Copy the lines of the records from the one containing "Looking at the scene, does" through the one containing "6645 millimetres", replacing "white sneaker" with "white shoe" and leaving everything else unchanged.

┌─ Source material

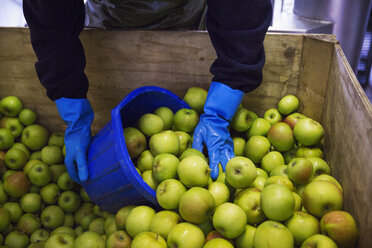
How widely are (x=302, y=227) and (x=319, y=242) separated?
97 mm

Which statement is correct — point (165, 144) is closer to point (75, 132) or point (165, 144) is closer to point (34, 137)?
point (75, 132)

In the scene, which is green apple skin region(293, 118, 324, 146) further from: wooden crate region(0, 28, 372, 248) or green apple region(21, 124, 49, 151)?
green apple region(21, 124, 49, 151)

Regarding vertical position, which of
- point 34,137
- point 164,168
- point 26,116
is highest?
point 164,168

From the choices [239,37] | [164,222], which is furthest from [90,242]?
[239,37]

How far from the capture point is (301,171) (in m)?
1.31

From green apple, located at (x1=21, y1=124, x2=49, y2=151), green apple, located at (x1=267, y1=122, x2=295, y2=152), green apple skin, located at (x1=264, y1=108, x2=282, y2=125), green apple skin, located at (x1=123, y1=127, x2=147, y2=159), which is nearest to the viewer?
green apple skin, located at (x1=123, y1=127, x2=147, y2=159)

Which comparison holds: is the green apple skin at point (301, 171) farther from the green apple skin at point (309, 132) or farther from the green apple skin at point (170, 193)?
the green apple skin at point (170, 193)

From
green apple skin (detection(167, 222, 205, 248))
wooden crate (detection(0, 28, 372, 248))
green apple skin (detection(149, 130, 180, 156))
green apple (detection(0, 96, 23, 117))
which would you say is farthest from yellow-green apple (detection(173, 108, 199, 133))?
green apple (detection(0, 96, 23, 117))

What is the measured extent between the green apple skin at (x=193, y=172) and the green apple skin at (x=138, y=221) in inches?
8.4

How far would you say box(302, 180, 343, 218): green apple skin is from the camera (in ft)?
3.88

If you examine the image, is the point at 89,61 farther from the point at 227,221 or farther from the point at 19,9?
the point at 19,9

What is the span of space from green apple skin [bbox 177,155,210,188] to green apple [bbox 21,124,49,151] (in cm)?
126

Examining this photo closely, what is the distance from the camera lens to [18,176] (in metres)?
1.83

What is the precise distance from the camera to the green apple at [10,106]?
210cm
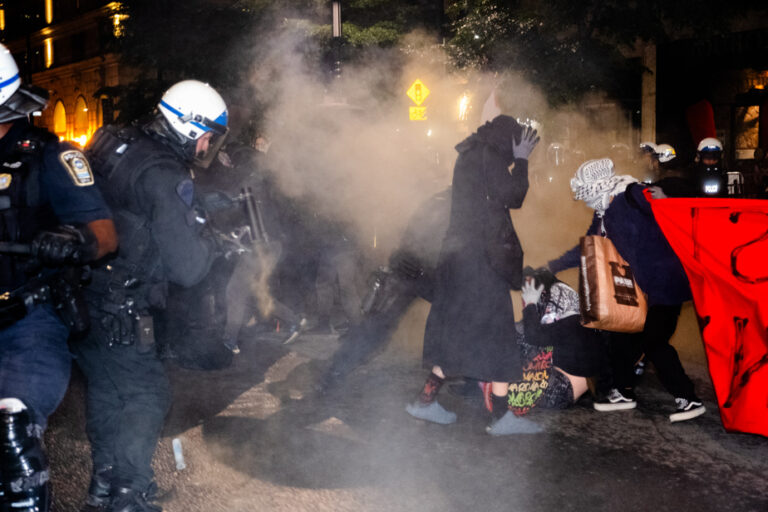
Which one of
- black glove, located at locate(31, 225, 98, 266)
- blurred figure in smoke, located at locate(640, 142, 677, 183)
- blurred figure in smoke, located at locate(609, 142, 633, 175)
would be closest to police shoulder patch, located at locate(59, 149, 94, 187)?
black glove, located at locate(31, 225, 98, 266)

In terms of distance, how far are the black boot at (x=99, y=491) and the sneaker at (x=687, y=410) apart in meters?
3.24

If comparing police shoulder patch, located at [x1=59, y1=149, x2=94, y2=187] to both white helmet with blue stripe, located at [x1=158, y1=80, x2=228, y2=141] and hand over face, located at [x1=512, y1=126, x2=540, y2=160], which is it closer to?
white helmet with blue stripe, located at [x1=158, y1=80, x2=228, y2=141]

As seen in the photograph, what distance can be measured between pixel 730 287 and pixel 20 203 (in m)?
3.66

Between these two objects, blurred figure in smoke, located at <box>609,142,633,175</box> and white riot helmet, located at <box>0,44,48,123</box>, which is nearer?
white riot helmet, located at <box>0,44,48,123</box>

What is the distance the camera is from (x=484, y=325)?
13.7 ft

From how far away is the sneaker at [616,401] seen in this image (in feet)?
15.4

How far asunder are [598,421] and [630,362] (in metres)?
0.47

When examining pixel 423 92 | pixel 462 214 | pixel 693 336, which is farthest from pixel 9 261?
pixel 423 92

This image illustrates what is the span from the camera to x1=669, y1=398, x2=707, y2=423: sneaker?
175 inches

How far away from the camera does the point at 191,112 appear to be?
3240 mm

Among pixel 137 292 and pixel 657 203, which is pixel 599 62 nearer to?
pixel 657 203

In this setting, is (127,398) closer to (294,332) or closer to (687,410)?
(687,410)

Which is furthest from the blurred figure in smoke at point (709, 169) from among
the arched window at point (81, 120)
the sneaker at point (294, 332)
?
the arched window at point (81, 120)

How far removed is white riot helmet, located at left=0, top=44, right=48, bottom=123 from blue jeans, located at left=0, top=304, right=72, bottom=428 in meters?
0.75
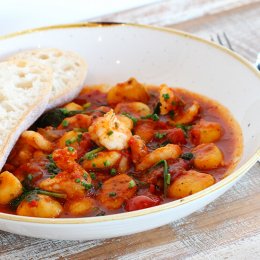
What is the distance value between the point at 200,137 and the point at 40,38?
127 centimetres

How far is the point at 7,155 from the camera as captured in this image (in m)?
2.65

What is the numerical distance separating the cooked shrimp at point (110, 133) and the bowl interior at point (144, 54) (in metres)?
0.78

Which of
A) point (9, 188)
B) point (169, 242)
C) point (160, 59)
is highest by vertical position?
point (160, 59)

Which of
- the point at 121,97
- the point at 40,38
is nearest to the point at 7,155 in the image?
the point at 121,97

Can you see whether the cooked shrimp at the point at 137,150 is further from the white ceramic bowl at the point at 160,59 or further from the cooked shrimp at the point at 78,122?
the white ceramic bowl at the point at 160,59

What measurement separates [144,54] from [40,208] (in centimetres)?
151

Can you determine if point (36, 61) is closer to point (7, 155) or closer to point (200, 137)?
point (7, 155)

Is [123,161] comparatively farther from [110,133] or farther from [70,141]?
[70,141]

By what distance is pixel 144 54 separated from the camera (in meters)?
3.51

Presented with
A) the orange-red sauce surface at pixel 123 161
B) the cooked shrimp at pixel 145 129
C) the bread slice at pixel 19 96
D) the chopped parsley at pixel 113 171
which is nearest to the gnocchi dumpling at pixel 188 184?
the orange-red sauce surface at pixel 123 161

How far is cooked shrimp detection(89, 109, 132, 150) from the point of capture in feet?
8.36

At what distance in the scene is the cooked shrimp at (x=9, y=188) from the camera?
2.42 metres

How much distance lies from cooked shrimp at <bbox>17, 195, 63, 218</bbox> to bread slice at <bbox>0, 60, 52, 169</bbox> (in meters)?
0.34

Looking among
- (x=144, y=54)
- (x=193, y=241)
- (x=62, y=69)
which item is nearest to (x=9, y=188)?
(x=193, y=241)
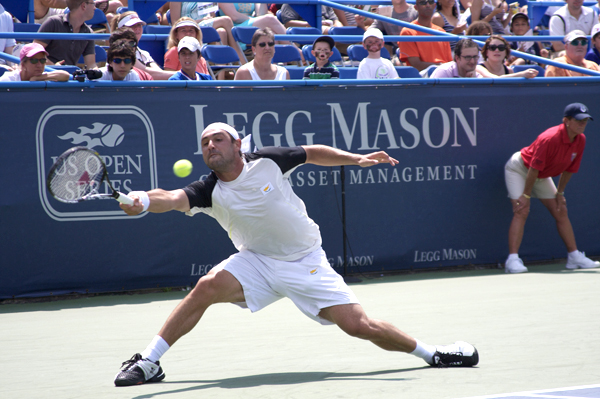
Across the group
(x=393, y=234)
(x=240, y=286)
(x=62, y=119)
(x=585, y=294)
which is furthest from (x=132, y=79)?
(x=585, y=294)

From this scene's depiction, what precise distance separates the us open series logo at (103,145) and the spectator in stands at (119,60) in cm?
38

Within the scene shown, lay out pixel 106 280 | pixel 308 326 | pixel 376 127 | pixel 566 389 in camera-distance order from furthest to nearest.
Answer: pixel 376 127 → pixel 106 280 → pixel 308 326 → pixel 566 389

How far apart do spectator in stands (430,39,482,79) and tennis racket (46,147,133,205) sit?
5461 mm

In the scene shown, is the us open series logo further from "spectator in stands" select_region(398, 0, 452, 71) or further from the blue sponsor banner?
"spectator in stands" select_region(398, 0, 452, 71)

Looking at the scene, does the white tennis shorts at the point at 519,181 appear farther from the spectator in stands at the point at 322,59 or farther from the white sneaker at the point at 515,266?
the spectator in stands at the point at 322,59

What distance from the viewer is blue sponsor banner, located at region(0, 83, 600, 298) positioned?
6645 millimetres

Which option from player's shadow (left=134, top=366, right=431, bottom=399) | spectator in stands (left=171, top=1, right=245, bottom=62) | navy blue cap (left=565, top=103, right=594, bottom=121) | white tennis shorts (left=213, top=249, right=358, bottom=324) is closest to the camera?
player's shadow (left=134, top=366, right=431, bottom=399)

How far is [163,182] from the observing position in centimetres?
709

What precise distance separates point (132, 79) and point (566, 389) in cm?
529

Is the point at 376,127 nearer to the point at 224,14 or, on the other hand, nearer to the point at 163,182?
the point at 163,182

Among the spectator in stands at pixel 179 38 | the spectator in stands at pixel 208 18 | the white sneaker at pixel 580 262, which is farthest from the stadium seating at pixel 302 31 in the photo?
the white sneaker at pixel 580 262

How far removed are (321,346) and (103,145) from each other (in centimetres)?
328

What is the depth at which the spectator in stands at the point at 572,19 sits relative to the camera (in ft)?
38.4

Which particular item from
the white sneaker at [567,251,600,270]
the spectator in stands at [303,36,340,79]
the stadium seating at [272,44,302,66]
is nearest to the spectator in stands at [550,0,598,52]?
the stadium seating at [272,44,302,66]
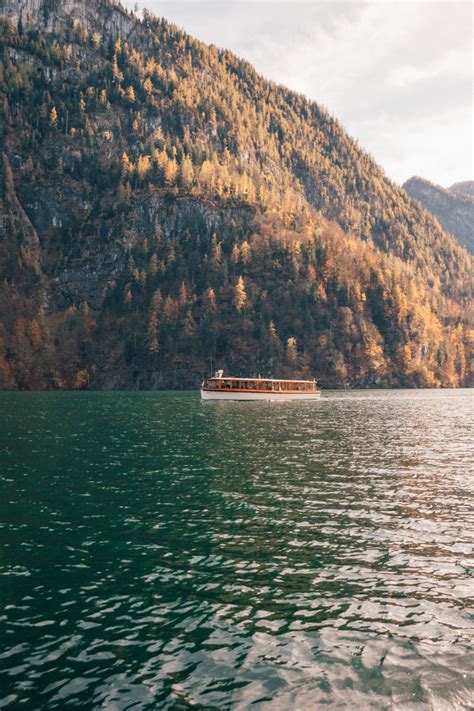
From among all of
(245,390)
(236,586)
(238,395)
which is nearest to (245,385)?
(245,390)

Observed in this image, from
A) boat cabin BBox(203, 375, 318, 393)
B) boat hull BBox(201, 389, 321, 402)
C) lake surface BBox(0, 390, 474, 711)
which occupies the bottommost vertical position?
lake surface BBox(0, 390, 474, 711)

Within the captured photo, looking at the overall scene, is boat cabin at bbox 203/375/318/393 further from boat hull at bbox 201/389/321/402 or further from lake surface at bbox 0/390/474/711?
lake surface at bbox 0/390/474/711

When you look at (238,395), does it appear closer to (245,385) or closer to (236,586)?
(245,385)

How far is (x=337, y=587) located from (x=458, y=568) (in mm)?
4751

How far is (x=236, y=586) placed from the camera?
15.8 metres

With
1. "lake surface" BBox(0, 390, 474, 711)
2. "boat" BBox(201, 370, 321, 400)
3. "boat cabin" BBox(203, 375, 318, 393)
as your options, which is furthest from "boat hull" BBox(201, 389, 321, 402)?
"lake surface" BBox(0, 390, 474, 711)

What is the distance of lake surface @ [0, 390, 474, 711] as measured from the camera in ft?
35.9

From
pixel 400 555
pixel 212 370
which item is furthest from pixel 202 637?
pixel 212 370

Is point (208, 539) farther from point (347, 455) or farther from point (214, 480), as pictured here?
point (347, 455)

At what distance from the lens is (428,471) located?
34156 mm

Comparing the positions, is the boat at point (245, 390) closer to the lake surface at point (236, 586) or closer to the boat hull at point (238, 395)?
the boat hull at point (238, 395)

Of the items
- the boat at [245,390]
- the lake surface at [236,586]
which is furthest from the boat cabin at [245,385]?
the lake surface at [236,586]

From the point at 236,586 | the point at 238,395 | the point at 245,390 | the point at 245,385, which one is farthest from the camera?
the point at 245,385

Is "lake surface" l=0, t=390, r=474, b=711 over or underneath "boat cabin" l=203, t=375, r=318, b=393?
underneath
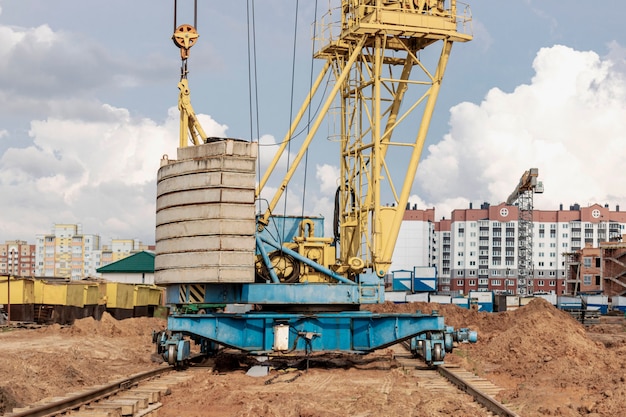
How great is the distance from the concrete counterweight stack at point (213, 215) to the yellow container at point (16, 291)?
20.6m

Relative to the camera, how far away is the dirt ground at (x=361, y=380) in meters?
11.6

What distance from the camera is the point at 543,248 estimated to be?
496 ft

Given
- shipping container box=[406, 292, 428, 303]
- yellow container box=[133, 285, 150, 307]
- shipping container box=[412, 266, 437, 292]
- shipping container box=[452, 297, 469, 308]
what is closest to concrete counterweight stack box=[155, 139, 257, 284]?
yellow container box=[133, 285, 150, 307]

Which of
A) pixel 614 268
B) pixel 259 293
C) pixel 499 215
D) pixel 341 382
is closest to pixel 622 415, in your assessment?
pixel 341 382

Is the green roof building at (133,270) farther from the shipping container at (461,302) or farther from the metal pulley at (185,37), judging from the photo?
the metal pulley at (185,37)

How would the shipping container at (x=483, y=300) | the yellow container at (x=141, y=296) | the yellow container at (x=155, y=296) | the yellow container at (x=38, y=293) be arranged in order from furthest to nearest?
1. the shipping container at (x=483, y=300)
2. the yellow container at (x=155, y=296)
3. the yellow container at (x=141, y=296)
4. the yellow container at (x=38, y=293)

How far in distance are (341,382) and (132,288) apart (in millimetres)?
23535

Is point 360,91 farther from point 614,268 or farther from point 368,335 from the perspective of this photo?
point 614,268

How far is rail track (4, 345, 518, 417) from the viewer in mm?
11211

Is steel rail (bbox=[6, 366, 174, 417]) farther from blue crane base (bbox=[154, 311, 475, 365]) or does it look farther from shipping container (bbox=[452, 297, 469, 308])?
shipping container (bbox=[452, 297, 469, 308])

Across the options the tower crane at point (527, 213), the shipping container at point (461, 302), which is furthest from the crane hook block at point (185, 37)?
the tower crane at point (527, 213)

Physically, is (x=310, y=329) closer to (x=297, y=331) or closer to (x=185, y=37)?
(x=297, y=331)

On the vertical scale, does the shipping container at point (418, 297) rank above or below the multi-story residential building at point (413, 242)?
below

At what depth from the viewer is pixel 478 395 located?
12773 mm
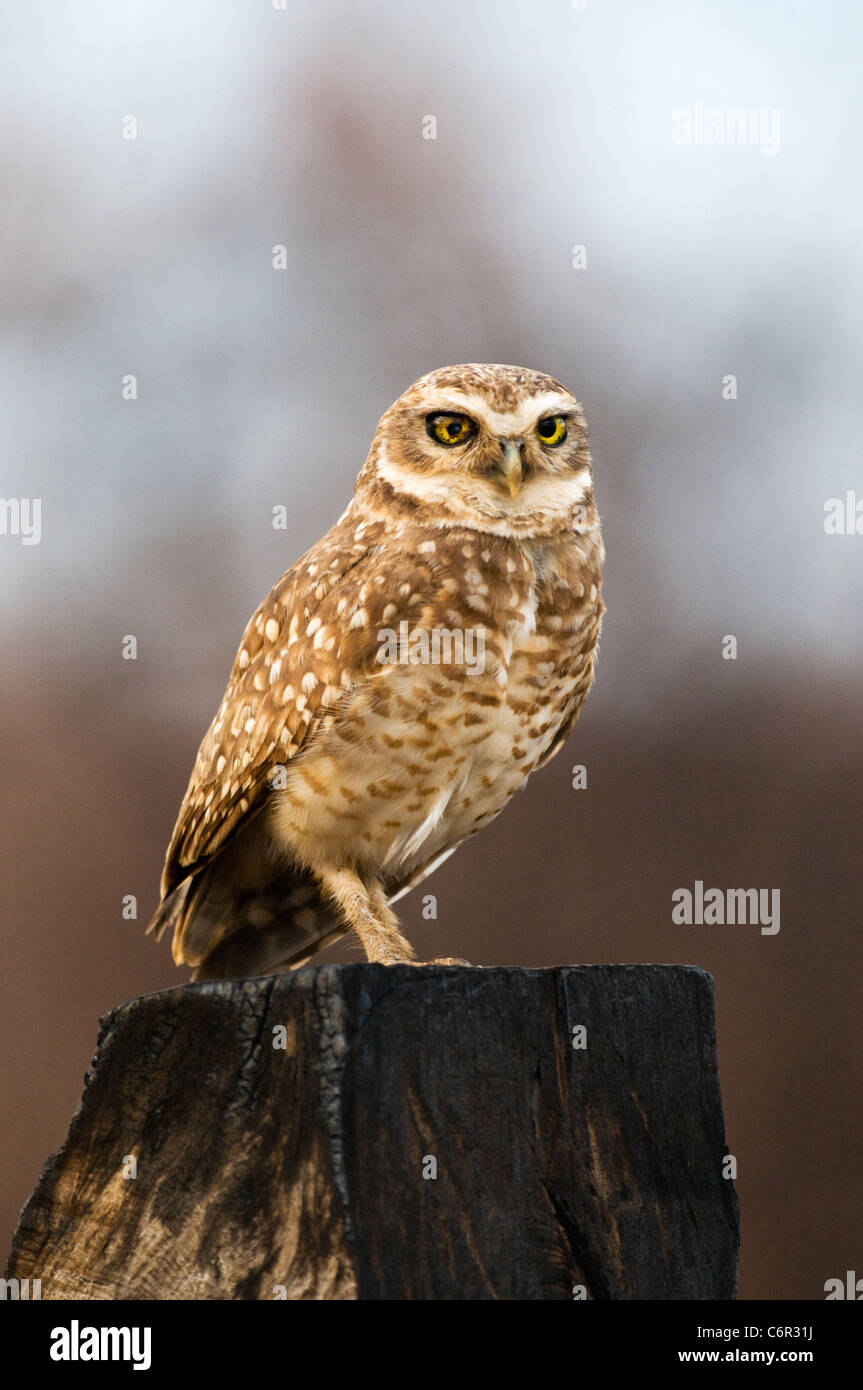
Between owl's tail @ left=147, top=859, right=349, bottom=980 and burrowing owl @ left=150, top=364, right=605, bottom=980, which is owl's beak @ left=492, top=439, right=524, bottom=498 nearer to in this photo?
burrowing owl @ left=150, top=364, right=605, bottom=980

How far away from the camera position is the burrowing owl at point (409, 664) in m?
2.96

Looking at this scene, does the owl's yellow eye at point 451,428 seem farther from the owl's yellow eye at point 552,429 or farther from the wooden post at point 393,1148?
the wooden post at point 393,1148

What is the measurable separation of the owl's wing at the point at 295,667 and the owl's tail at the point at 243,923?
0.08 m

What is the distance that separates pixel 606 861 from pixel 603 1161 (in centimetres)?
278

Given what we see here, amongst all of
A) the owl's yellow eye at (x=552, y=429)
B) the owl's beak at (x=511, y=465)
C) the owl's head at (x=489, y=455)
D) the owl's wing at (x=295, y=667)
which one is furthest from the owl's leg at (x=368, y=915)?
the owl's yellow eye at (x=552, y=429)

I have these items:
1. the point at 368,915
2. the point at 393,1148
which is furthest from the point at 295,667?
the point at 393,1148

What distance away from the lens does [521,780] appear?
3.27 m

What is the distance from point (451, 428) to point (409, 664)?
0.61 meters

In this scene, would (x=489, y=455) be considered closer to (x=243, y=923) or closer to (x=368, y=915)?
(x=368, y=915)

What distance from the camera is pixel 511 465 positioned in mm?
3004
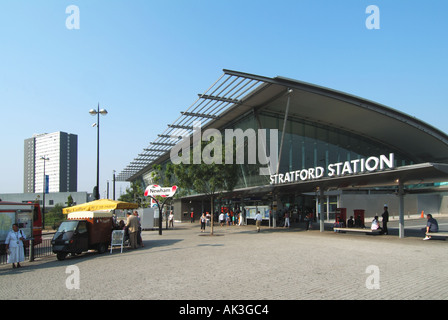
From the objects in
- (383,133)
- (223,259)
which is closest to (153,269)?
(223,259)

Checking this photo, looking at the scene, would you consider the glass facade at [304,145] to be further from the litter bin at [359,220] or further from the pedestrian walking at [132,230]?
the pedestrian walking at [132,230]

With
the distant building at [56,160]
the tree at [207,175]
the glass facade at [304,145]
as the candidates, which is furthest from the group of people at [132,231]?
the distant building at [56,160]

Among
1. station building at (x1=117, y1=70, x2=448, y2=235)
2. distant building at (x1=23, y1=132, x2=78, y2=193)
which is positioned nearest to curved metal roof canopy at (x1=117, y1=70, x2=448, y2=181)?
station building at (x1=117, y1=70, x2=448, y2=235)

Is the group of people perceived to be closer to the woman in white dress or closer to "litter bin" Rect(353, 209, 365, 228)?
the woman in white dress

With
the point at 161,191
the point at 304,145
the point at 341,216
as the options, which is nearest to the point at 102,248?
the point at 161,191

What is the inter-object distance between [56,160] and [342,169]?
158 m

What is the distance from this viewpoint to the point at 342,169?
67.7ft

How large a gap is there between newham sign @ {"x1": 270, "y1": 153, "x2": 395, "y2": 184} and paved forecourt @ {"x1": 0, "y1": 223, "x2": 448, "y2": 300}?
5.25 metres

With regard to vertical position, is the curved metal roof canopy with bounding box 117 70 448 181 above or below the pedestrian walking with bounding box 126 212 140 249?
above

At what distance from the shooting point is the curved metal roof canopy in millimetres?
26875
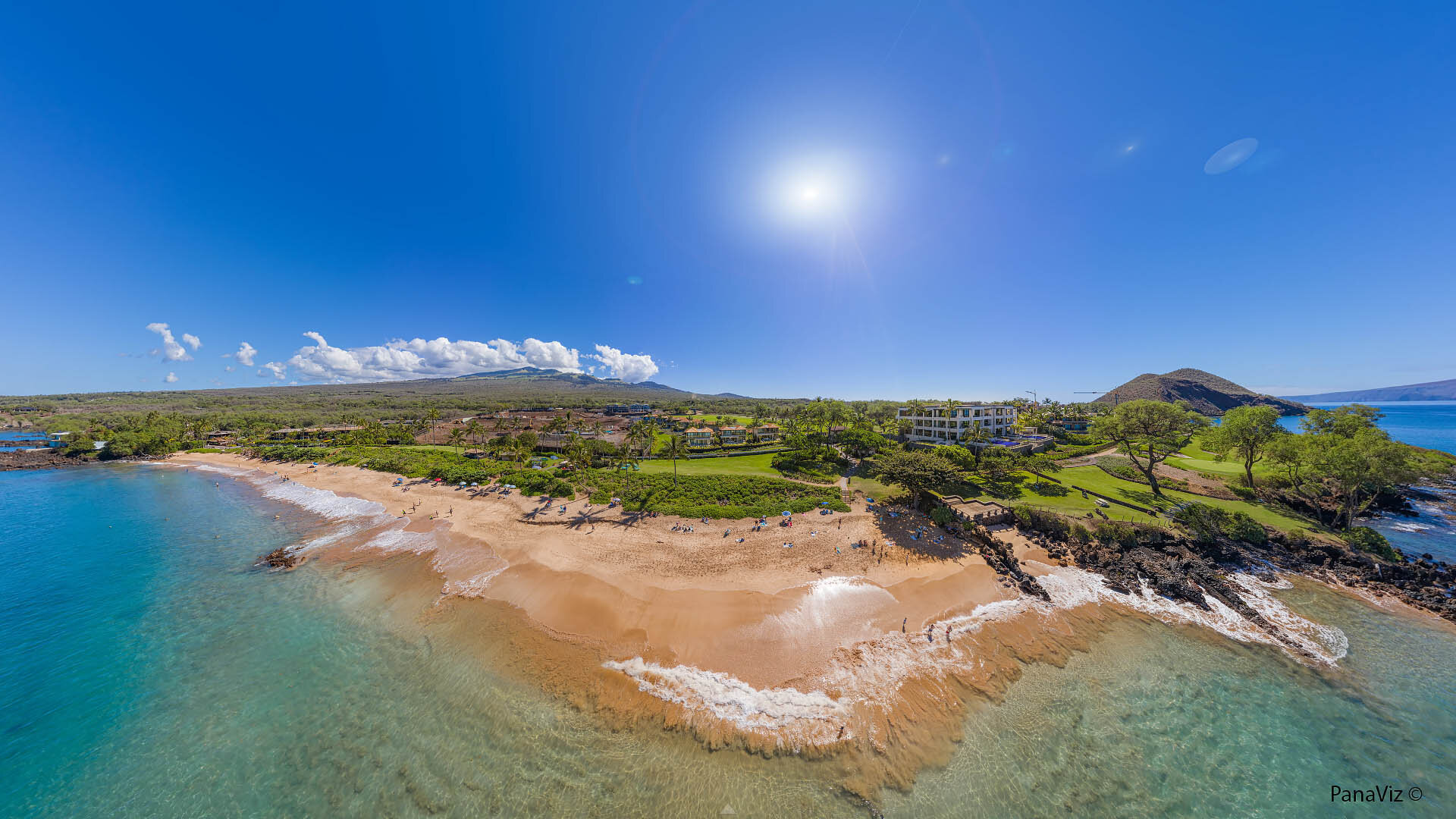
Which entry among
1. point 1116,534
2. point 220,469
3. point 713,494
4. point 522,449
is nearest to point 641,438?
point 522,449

└─

### [Result of this exercise]
Looking at the scene, does the white tennis shorts at the point at 519,181 appear farther from the spectator in stands at the point at 322,59 or farther from the white shoe at the point at 515,266?
the spectator in stands at the point at 322,59

What distance from the viewer is blue sponsor banner, located at region(0, 83, 600, 298) positioned?
6645 millimetres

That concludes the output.